Overall, it will be hard to try and define the market, and while some are giving laud, others are taking a cautionary note, for example: "When we look at the job market, it's a bit of a counterpoint to the tremendous amount of volatility we see elsewhere in the economy, and essentially in society," Bankrate.com senior economic analyst Mark Hamrick tells CNBC Make It.

He adds that while the current jobs report does provide some measure of comfort, job seekers should be mindful of a possible hiring slowdown due to risk factors like rising interest rates, trade war tensions and a low stock market.”

Weighing opportunity and risk may be the best effort for workers, and check bank reserves and keep a constant network for that rainy day that might be around the corner.

What is not around the corner is the resignation of Jay Powell, the Fed Chair, that has been under so much fire and vitriol from President Trump, who has publicly criticized him. He told reporters, when asked whether he would resign if Trump asked him to, Mr. Powell simply said, “No.”

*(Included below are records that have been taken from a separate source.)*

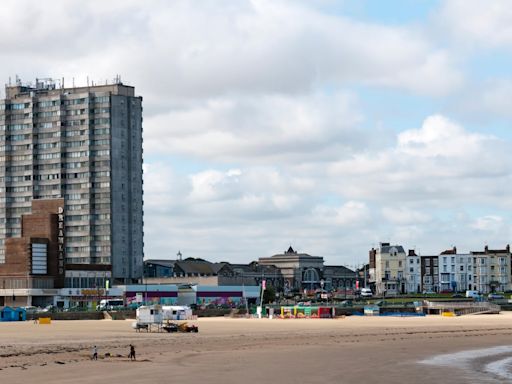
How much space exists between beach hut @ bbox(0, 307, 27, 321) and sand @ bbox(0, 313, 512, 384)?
51419 mm

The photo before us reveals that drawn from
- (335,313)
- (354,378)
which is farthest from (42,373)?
(335,313)

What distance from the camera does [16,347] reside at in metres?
76.2

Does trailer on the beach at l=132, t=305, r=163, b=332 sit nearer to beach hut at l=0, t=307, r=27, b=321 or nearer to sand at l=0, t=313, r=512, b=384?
sand at l=0, t=313, r=512, b=384

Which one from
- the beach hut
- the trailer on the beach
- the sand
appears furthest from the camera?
the beach hut

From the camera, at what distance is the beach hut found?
491 feet

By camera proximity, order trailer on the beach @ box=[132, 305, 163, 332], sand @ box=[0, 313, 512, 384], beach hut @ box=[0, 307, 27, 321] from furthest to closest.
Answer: beach hut @ box=[0, 307, 27, 321], trailer on the beach @ box=[132, 305, 163, 332], sand @ box=[0, 313, 512, 384]

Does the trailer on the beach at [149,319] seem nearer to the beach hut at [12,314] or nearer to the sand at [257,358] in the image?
the sand at [257,358]

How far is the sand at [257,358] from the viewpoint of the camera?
53.3 m

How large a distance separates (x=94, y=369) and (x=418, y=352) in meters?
26.5

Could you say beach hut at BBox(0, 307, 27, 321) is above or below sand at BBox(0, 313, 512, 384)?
below

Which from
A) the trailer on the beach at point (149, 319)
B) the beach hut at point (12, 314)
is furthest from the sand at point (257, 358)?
the beach hut at point (12, 314)

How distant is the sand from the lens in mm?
53281

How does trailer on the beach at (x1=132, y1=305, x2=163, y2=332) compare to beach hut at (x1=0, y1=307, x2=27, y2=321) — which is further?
beach hut at (x1=0, y1=307, x2=27, y2=321)

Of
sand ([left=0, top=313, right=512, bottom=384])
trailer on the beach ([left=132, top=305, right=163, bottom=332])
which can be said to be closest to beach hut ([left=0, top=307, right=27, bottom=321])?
trailer on the beach ([left=132, top=305, right=163, bottom=332])
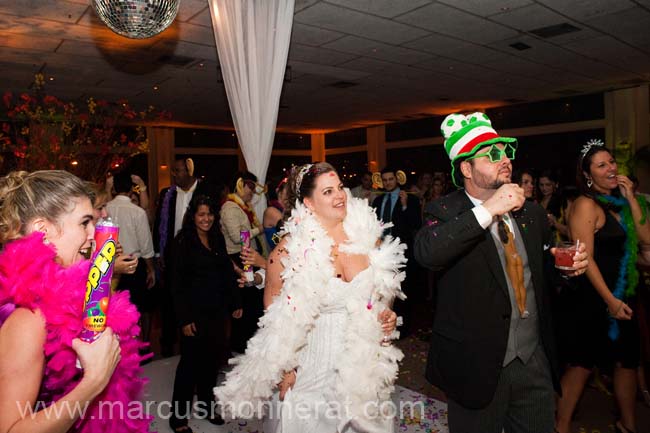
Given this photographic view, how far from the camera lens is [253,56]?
3.34 meters

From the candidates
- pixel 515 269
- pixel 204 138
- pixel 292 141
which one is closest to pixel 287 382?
pixel 515 269

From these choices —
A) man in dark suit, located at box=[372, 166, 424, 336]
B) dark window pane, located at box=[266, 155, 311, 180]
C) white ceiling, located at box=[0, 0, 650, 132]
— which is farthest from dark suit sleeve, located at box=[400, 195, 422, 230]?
dark window pane, located at box=[266, 155, 311, 180]

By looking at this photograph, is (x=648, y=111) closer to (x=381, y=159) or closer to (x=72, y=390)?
(x=381, y=159)

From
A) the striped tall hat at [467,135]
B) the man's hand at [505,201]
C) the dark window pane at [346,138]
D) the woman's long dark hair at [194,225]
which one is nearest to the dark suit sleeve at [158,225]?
the woman's long dark hair at [194,225]

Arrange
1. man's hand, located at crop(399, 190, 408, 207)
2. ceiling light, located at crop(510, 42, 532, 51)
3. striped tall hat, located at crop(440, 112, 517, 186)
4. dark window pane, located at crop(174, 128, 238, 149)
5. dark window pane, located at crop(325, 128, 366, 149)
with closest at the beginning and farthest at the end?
striped tall hat, located at crop(440, 112, 517, 186) < man's hand, located at crop(399, 190, 408, 207) < ceiling light, located at crop(510, 42, 532, 51) < dark window pane, located at crop(174, 128, 238, 149) < dark window pane, located at crop(325, 128, 366, 149)

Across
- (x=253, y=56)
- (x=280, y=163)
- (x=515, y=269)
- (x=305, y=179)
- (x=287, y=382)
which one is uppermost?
(x=280, y=163)

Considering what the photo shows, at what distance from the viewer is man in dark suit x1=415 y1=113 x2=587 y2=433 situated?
5.36ft

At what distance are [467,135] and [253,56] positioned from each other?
2.05m

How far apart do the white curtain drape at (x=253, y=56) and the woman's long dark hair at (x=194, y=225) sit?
0.65m

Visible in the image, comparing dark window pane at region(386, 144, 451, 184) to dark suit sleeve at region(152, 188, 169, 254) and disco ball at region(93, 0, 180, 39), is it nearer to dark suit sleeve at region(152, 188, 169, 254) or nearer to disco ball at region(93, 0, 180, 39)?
dark suit sleeve at region(152, 188, 169, 254)

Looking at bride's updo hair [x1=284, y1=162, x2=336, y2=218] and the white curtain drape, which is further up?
the white curtain drape

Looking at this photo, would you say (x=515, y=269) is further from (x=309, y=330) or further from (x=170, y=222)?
(x=170, y=222)

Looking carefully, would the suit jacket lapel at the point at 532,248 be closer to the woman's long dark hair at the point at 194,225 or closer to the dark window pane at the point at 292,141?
the woman's long dark hair at the point at 194,225

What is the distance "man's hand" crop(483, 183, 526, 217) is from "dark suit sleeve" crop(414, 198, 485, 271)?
0.07 metres
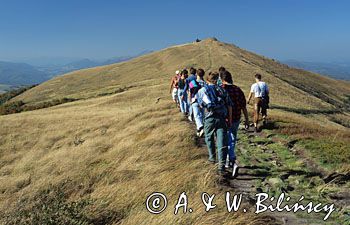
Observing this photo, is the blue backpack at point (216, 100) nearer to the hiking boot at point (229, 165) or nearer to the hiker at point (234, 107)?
the hiker at point (234, 107)

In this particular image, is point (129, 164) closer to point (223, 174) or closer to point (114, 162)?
point (114, 162)

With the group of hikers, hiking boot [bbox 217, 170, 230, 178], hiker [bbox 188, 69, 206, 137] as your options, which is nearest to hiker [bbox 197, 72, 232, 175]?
the group of hikers

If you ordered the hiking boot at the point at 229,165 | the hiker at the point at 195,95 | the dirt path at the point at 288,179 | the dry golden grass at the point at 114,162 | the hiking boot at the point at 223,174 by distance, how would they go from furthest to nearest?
1. the hiker at the point at 195,95
2. the hiking boot at the point at 229,165
3. the hiking boot at the point at 223,174
4. the dry golden grass at the point at 114,162
5. the dirt path at the point at 288,179

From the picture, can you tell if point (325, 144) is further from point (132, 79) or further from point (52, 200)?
point (132, 79)

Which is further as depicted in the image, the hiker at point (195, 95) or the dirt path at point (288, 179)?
the hiker at point (195, 95)

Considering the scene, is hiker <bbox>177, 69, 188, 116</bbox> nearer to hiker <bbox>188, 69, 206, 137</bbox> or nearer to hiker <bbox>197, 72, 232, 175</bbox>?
hiker <bbox>188, 69, 206, 137</bbox>

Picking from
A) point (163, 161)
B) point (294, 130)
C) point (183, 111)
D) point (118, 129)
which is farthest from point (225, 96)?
point (118, 129)

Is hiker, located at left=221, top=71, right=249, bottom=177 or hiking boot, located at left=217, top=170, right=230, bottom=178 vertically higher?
hiker, located at left=221, top=71, right=249, bottom=177

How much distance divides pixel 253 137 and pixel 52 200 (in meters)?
8.49

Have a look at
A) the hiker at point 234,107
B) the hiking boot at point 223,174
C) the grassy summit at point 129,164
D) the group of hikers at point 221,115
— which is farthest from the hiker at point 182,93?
the hiking boot at point 223,174

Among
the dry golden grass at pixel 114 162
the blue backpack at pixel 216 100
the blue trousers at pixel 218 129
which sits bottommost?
the dry golden grass at pixel 114 162

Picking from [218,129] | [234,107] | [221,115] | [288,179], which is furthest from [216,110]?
[288,179]

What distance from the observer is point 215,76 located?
1042 cm

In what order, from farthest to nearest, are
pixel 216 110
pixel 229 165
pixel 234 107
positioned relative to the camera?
pixel 234 107 → pixel 229 165 → pixel 216 110
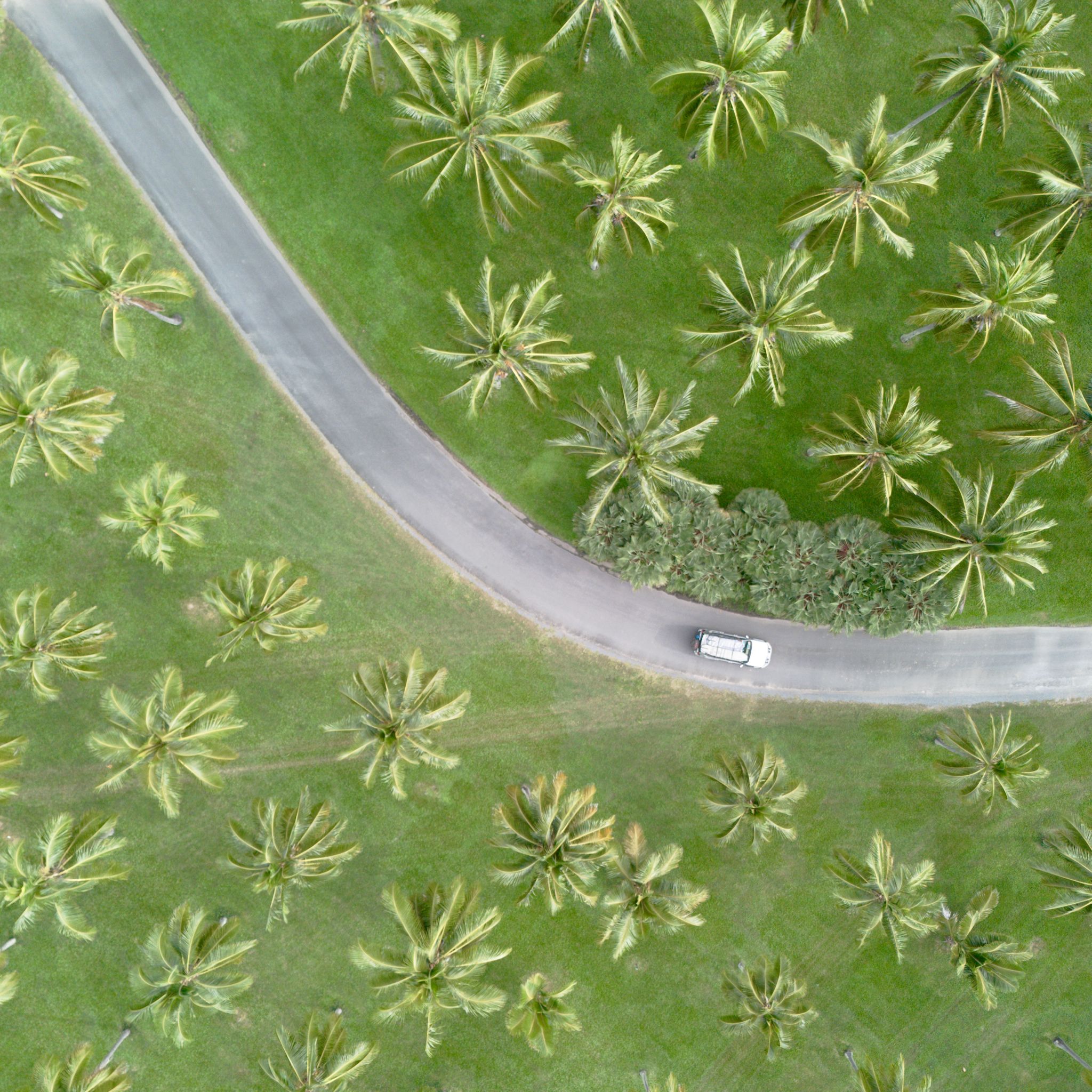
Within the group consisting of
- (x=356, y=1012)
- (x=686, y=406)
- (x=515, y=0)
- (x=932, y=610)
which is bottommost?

“Wall Street’s enthusiastic response to the jobs numbers was magnified by Mr. Powell’s comments. The S&P 500 index closed up more than 3 percent,” which was gleefully reported, again, by the Times.

“Powell’s statement that he’s willing to adjust central bank policy, if needed, represents a step back from a dogmatic determination to raise interest rates and is a concession to financial markets, said Andrew Brenner, head of global fixed income at Nat Alliance Securities.”

“We will be prepared to adjust policy quickly and flexibly and use all of our tools to support the economy should that be appropriate,” Mr. Powell said in response to recent volatility that has jolted financial markets.

“He’s blinking, big time,” Mr. Brenner said.

On the global side, China is facing an economic downturn, which can dampen trade, and its existing tariff war with Washington doesn't help; and the U.S. auto industry faces a possible downturn with the advent of driverless vehicles, and demand for electric cars.

Taking a cue from the Cassandras of a few months ago, “On Thursday, the Institute for Supply Management released a survey showing the biggest drop in manufacturing activity since 2008. Many manufacturers blamed rising costs related to tariffs. (The index reading of 54.1 still showed an economy in expansion.) Measures of consumer confidence have also weakened recently.”

Underemployment is still a factor and the share of people who have part-time positions but would prefer to work full time is higher today than it was in 2007, before the Great Recession.

Labor force participation is continuing a downward slide, “a far smaller share of the American population is working today than before the recession. That decline is partly because of the aging of the baby boom generation. But even among people in their prime working years, employment is down from before the recession, and far below its peak at the height of the dot-com boom.”

We noted last month that there is also a gender gap, with more women working, than men and some observers, wondering what is needed to get men off the sidelines. But, wages are a part of the problem, and some, though not all women, are either working part-time to supplement the family balance sheet, or accepting lower pay.